Madden NFL 25 is the Super China Buffet of videogames.
It is, first off, bloated. Even as a fairly literate sports videogame player, I found myself overwhelmed by the game’s main menu. There’s an expanded Connected Career mode that you can play online or off, there’s the deck-building-cum-franchise Ultimate Team mode, there’s ranked Head to Head play, there’s local quick play, and all of these run deep in terms of customization and features. I whiled away a few hours building my Madden: The Gathering deck for Ultimate Team, playing a few online games to earn coins but spending most of the time posting and bidding on cards at the built-in auction house. It’s all the wondrous joy of eBay, with that unique thrill that comes from satiating capital desire by way of a bargain. This is not so unlike the impetus that drives a car to Super China Buffet.
Were all, most, or even just some of the gratuitous features in Madden NFL 25 outstanding, there would be more to celebrate in this silver anniversary of our marriage as player and game. But the truth is these features are all good, but unremarkable.
At the heart of the whole Madden experience is the simulation of the game on the field. That remains fine, just fine. It feels like what I imagine controlling an NFL game on TV should feel like. This year, the EA marketers are emphasizing the newly tuned running engine, and they are right to do so. It feels responsive yet weighty. I can recognize when I’ve generated some momentum, and while sometimes the character movements seem superhuman—like a sideways juke that sends my player nearly 10 yards laterally—most of the time the running game feels more rooted by Newtonian axioms than ever before. Similarly, the graphical statistical overlays, the introductory sequences, the between play camera movements, and even the streamed in-game advertising all faithfully mirror the sport on television.
But so much of the game, despite being 25 years old, feels dated and unremarkable. The character models, though fine during the action of the game, look unconvincing and awkward during camera cuts between plays. The coaches especially look like glassy faced hunchbacks, as though the model designed to look good under pads was just copied for them. The computer AI, which accounts for a lot of the game considering football is played 11 on 11, is decent, but still makes lots of mistakes. Blocking, in particular, is clumsy and unintelligent. In addition to 25 years of features, they’ve left 25 years of awkwardness in the game as well.
As likely the last Madden game of this console generation, this year’s iteration is peppered with callbacks to the quarter-century history of the game. Loading screens feature blurbs and screenshots of the many different versions of the game, often highlighting which unique “back of the box” feature was the revolutionary change being marketed that year. As someone who has played almost all, and bought most of these games over the years, it does make for nice moments of nostalgia as I wait. No doubt the designers hoped that the romp down memory lane would compel players to wonder at just how much has changed over all this time.

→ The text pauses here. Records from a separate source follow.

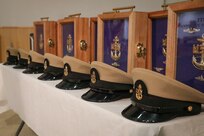 211119-N-GW139-1048 NAVAL SUPPORT ACTIVITY NAPLES, Italy (Nov. 19, 2021) Covers and vessels line the stage of a Chief Petty Officer pinning ceremony onboard U.S. Naval Support Activity Naples (NSA), Nov. 19, 2021. NSA Naples is an operational ashore base that enable U.S., allied, and partner nation forces to be where they are needed, when they are needed to ensure security and stability in Europe, Africa, and Southwest Asia. (U.S. Navy Photo by Mass Communication Specialist 1st Class Eric Coffer)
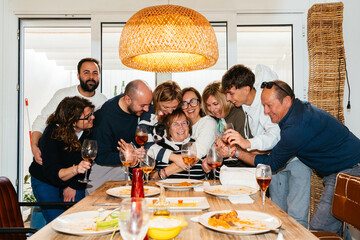 Happy family celebrating with grandma and a boston terrier dog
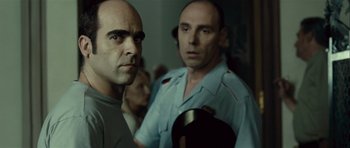 Movie still from “Sleep Tight” (2011), directed by Jaume Balagueró – Two men standing next to each other in front of a wall; Close Up shot, Over the shoulder angle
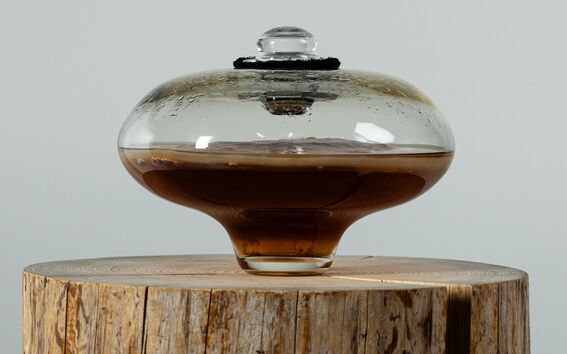 A glass container with a lid, filled with brown liquid, placed on a wooden stump against a grey background.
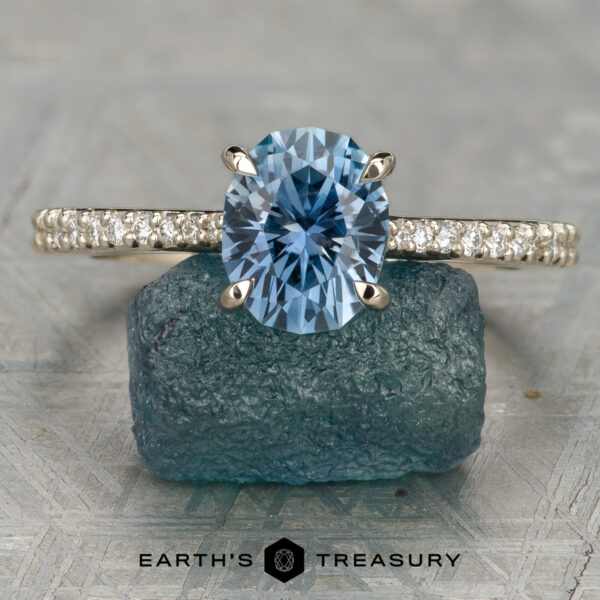 2026-03-11 08-44-25 (B,R14,S2)-1200-BW The Tatiana ring displayed upright on a rough blue stone, with "Earth's Treasury" text below.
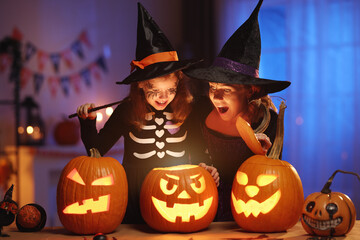 Happy family mother and little girl daughter in witch costumes celebrating Halloween at home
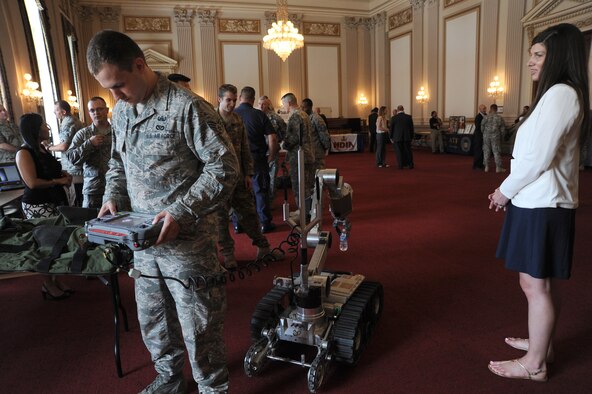Senior Airman Brian Mink shows how he does not have to watch while using an explosive ordnance disposal Air Force Medium Size Robot to lift a bottle of water off the floor during EOD Day on the Hill June 11, 2014, in Washington, D.C. EOD Day on the Hill is an annual event hosted by the Congressional EOD Caucus. The House EOD Caucus informs congressional members and staff about how EOD protects the nation’s interests and citizens at home and abroad. Mink is an 11th Civil Engineer Squadron EOD technician assigned to Joint Base Andrews, Md. (U.S. Air Force photo/Master Sgt. Tammie Moore)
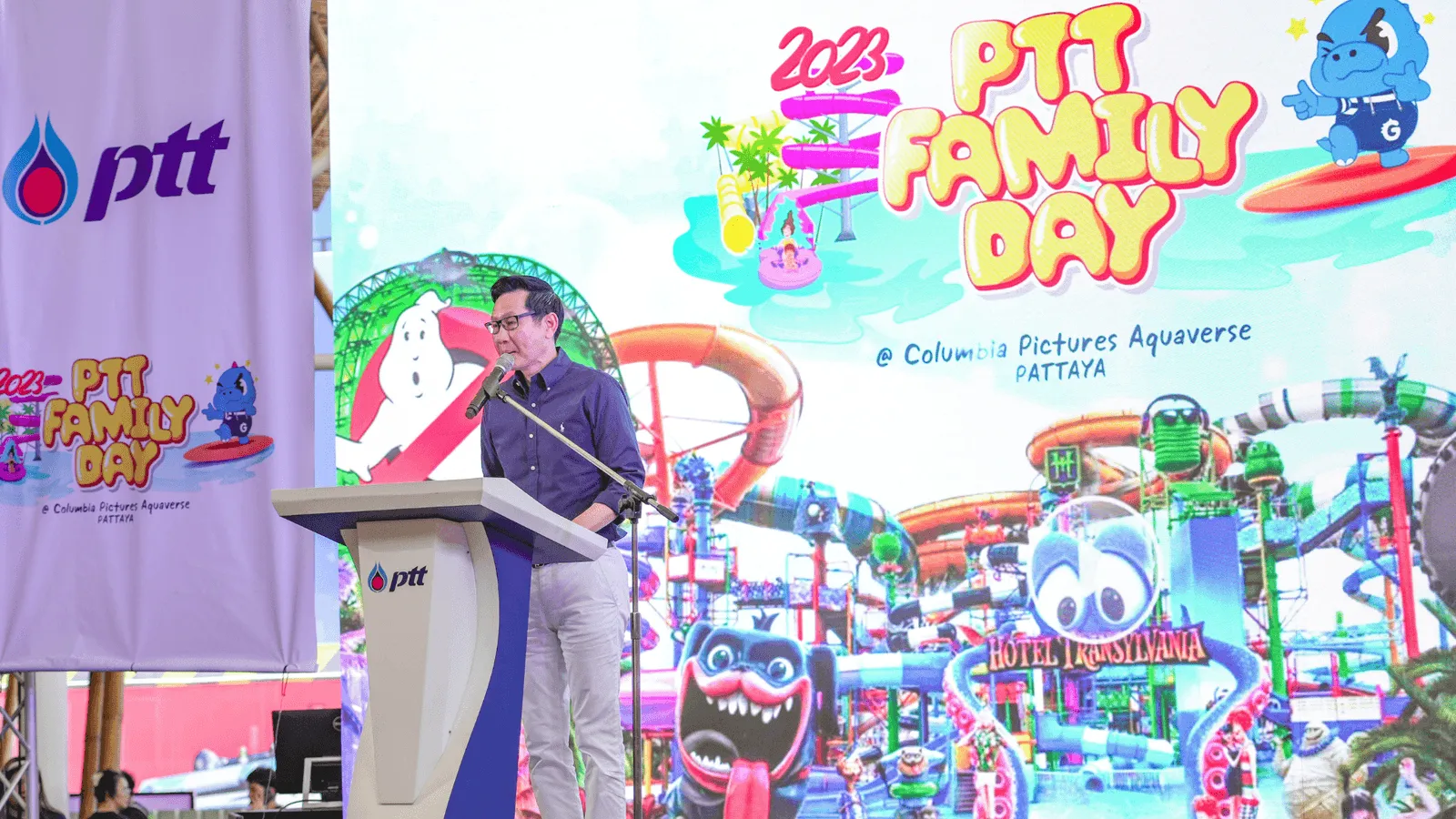 A man in formal attire stands at a podium delivering a speech during the 2023 PTT Family Day event at Columbia Pictures Aquaverse. Behind him, a large, colorful screen displays the event’s branding, including vibrant water slides and cartoon characters from the Hotel Transylvania attraction. Large PTT banners flank the stage, emphasizing the corporate sponsorship. The setting is bright and festive, capturing the excitement of the event’s opening ceremony or keynote moment.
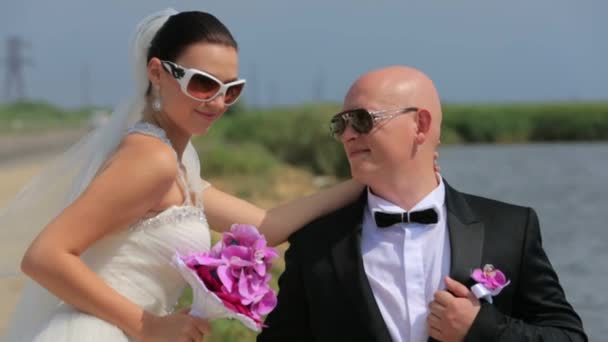 Novia y novio en gafas de sol posando en la naturaleza — Vídeos de Stock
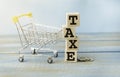 Cubes with word Taxe and stacked coins on wooden surface. Royalty Free Stock Photo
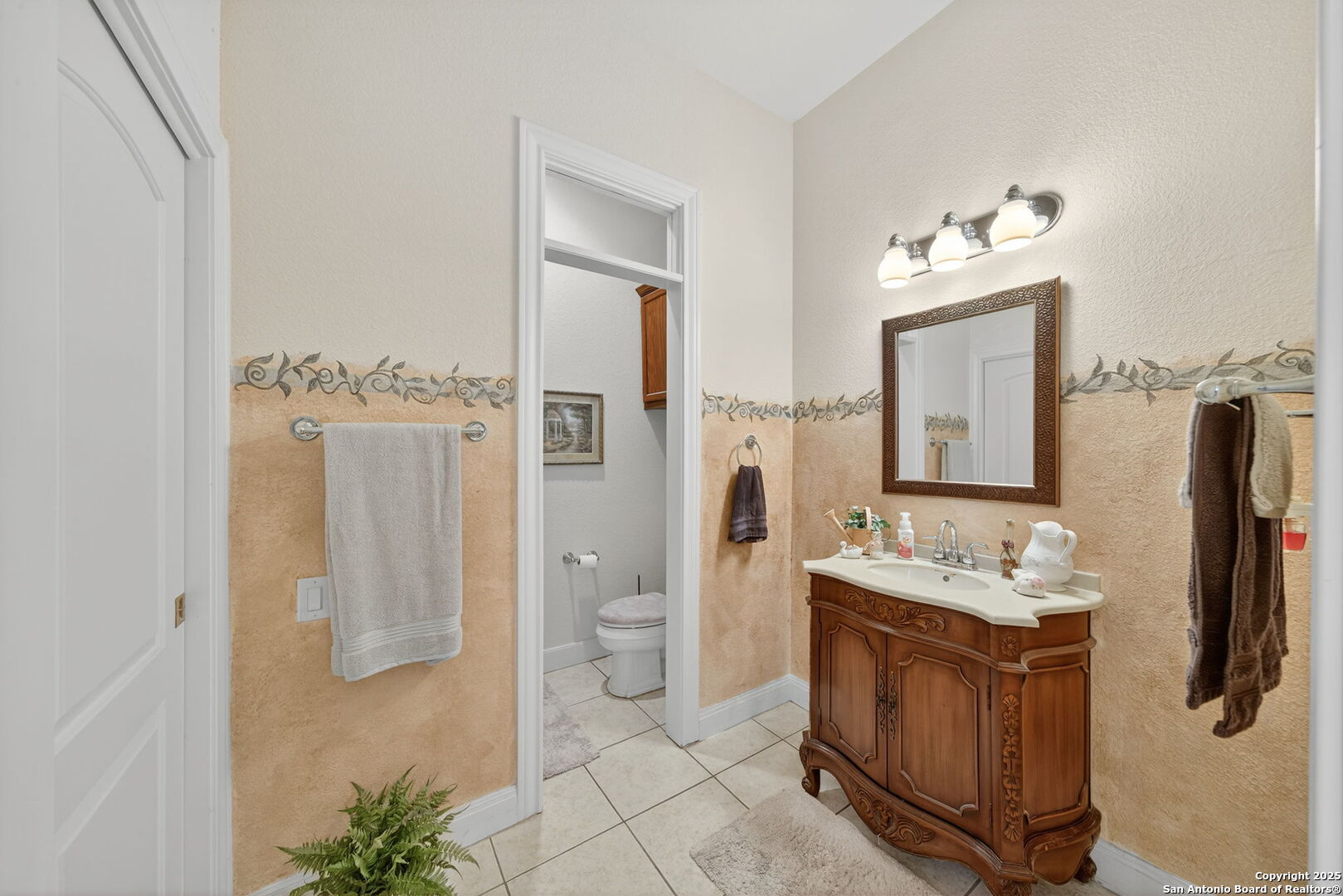 29019 Tivoli Way Fair Oaks Ranch, TX 78015 - Photo 26 of 33 a spacious bathroom with a double vanity sink and a mirror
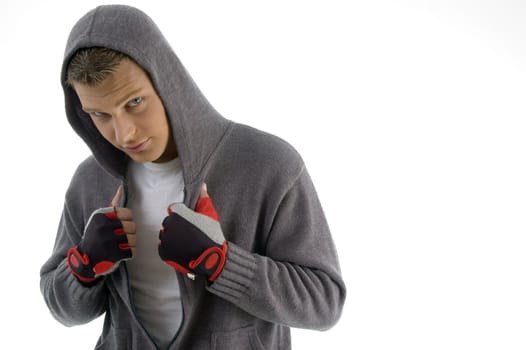 sportive man posing with hood jacket against white background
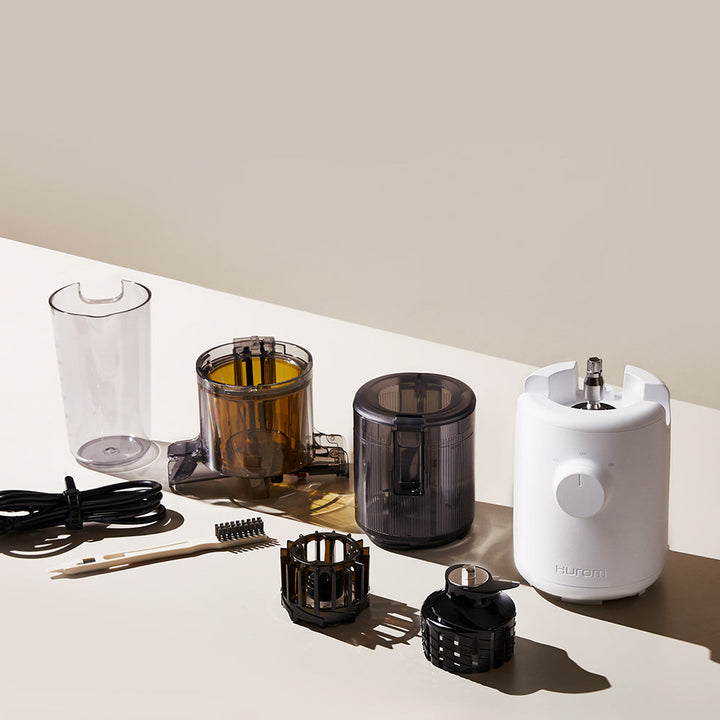 A charcoal black disassembled Hurom H-310A Slow Juicer on a table, with a power cable and brush.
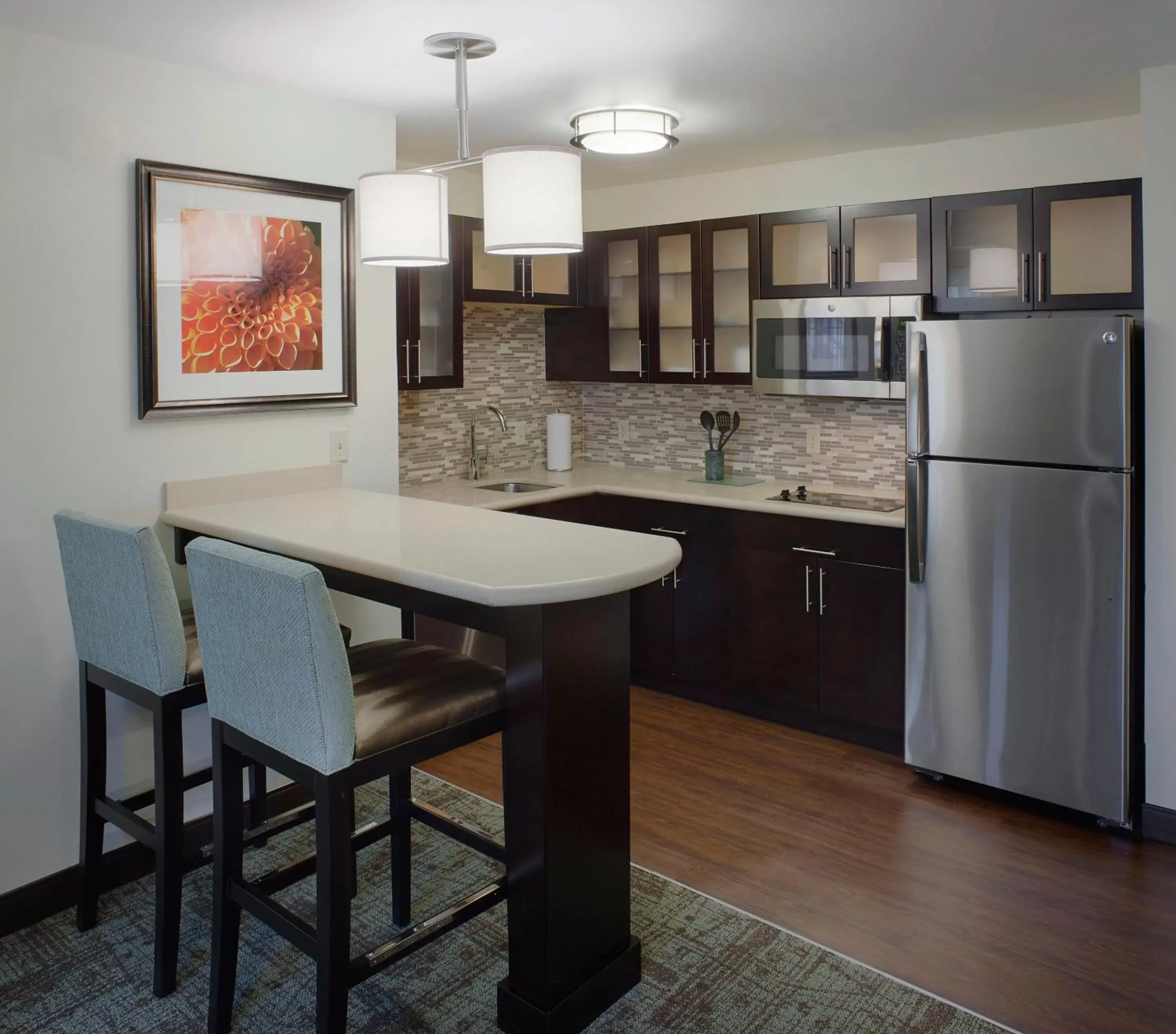 Photo of the whole room, Kitchen/Kitchenette in Staybridge Suites Fayetteville, an IHG Hotel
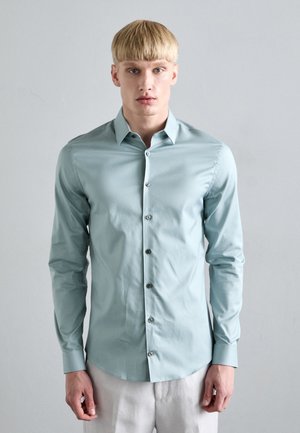 Light blue long-sleeve shirt made of smooth fabric, featuring a pointed collar, front buttons, and fitted design, worn with light-colored trousers.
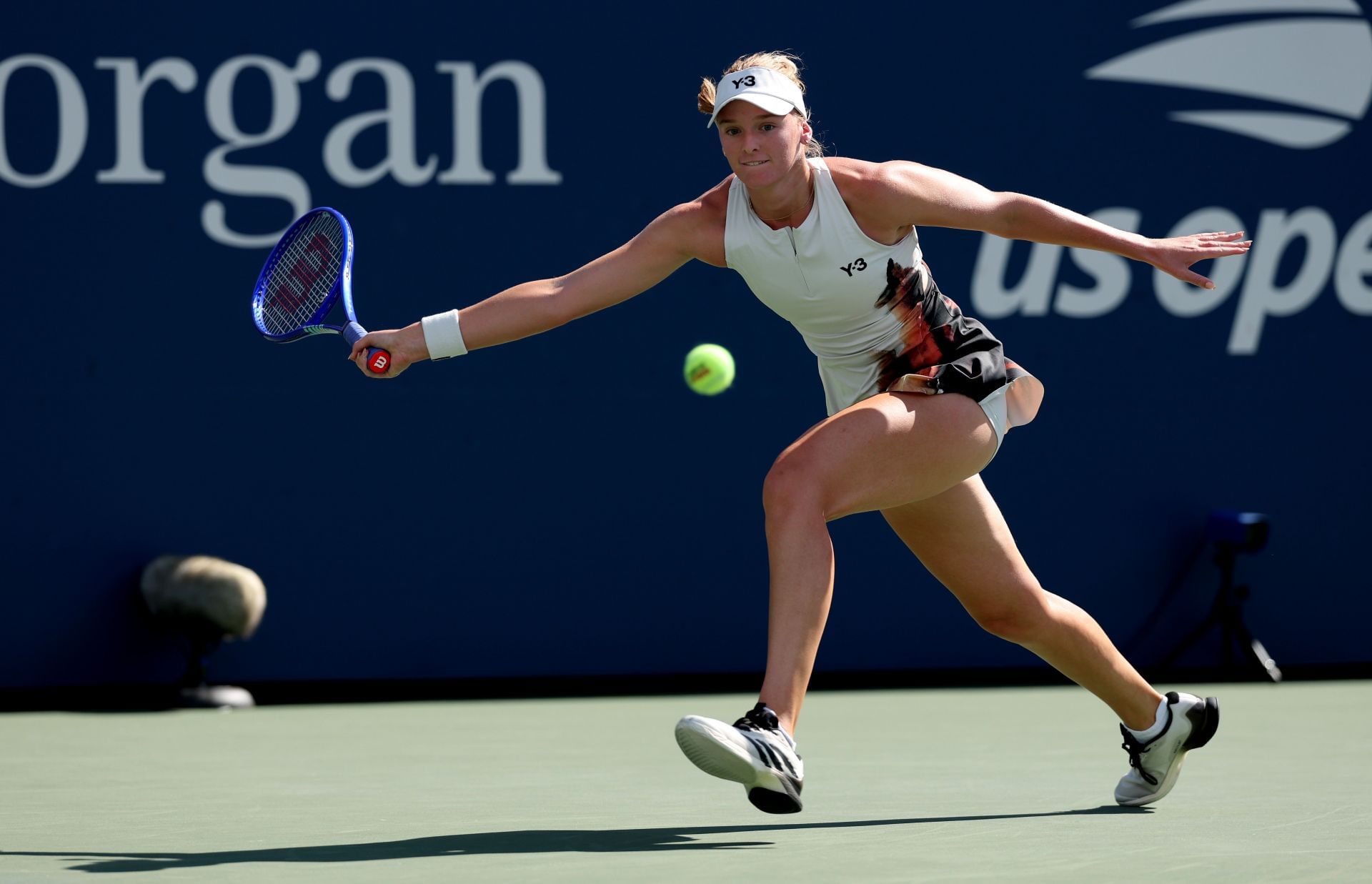 Ashlyn Krueger tracks down a ball at US Open | Image Source: Getty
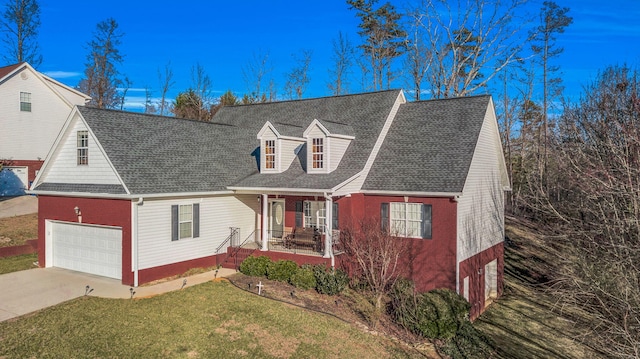 cape cod-style house with concrete driveway, roof with shingles, covered porch, a front lawn, and brick siding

I played plenty of Madden NFL 2004 ten years ago, probably after trips to Super China Buffet. I remember sinking hours into the revolutionary new “Owner Mode” that let me change prices on hot dogs, relocate a team, and upgrade my stadium, a feature that was revamped for the newest installation of the game. I marveled at the depth, at just how deep the world of the NFL had become. Madden as a videogame franchise has grown significantly over the past 25 years. Each year it represents a sum of all iterations, a remarkable body of game design work.
But videogames have also had a coming of age. Many of us are no longer satisfied just pulling the trigger; we ask, to what end? With our demands that videogames be considered as important cultural products comes a renewed effort to dissect them, to read the games as the meaningful texts we argue them into being. Sports enjoyed a similar transition, from banality to academic relevance, over the last century in America, much like videogames themselves. Sports videogames, though decidedly different from many other genres of videogame, are neither beyond nor below critical analysis. And so we ought not brush aside Madden NFL 25 as “just a sports videogame,” nor hold it to any less rigorous of a standard than we would games such as Bioshock Infinite or The Castle Doctrine.
And so here is the rub: Madden NFL 25 meets and exceeds superficial expectations for a football videogame. It’s engaging, deep, televisually accurate, and at times exciting, and I’ll likely keep playing it, especially as the NFL season picks up steam. But what I really want is cohesion. I want a sports videogame that feels complete, and not a grab bag of whatever is available. Madden NFL 25 is an all you can eat buffet, overwhelming you with choice, and underwhelming you with quality and experience. This is not a problem that only Madden NFL 25 has. Most sports videogames suffer from design by addition, catering to the quintessentially American desire for more and for bigger, for the Super Size and for Costco, for the Big Gulp and for Chevy Suburbans, and all for less.
My dormant inner 22 year-old—that same grinning idiot who ten years ago would waddle out of the Super China Buffet with pride—loves the excess of Madden NFL 25. And yet, when I power down the Xbox, and scurry upstairs to check on my sweetly snoring toddler son, and contest for bed space with my sprawled out partner, I’m left with an uneasy feeling, like I’ve stuffed myself silly. Growing up, I’ve learned these past ten years, is about managing priorities. It’s time for Madden’s developers to make some decisions.